Hello all, I seem to be stuck trying to prove this one, I'm not sure if I'm headed down the right path or just missing something obvious

1. The problem statement, all variables and given/known data
The equation x2y''+xy'+(κ2x2-p2)y=0, where κ constant, appears frequently in applications. Prove that J(κx) is a solution by changing the form of Bessel's equation of order p. Do this by letting $\widetilde{x}$=κx in the above equation and apply the chain rule.

2. Relevant equations
Well the first solution of Bessel's equation is
Jp(x)=$\sum^{\infty}_{k=0}\frac{(-1)^{k}}{k!\Gamma(k+p+1)}(\frac{x}{2})^{2k+p}$

3. The attempt at a solution
I believe the method I should be using is to use y(x)=Jp(κx)=Jp($\widetilde{x}$) but from there I can derive y'=$\sum^{\infty}_{k=1}\frac{(-1)^{k}(2k+p)}{k!\Gamma(k+p+1)}(\frac{\widetilde{x}}{2})^{2k+p-1}$ and y''=$\sum^{\infty}_{k=2}\frac{(-1)^{k}(2k+p)(2k+p-1)}{k!\Gamma(k+p+1)}(\frac{\widetilde{x}}{2})^{2k+p-2}$ but from there I get fuzzy, I can't replace $\widetilde{x}$=κx in a way that works out.

Last edited: Oct 19, 2011
2. Oct 20, 2011

### jackmell

No.

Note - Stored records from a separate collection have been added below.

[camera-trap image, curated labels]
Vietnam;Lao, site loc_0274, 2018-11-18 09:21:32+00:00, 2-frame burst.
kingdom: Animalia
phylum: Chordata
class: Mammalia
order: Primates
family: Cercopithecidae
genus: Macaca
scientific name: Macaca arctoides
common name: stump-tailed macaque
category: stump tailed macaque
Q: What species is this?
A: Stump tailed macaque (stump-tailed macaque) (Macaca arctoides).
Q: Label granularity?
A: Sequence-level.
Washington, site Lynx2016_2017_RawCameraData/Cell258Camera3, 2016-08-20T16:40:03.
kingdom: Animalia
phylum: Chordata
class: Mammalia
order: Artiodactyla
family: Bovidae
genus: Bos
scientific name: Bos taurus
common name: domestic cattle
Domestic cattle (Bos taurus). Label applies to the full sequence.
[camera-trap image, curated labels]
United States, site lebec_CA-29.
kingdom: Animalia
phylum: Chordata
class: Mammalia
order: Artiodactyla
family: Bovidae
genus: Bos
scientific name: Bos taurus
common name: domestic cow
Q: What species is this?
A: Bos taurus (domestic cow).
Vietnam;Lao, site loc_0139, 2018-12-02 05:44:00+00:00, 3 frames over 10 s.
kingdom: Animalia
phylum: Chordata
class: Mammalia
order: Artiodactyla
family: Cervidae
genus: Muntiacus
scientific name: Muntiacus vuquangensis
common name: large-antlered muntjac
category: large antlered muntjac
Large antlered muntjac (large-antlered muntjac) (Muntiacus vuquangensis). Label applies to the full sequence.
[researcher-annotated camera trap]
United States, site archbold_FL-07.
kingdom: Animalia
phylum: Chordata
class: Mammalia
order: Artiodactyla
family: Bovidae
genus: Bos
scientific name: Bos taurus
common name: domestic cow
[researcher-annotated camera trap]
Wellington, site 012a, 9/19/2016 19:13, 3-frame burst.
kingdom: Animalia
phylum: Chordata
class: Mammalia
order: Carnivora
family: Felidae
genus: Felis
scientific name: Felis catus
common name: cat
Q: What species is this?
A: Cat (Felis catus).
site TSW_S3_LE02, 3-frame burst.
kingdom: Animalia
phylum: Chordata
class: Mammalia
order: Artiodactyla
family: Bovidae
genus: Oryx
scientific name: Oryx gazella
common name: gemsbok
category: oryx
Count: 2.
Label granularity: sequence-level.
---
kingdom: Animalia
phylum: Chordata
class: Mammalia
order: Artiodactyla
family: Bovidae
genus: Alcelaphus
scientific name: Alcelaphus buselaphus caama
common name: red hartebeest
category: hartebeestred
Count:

Make a change of indepedent variable and then solve for y in terms of $\overline{x}$

For example, if $\overline{x}=kx$, then:

$$\frac{dy}{d\overline{x}}=\frac{dy}{dx}\frac{1}{k}$$

solve for dy/dx, then compute the second derivative in terms of $\overline{x}$, solve for d^2y/dx^2, then substitute those into the original equation to obtain an equation in $y(\overline{x})$ for which $J(\overline{x})$ is a solution, that is, $J(kx)$.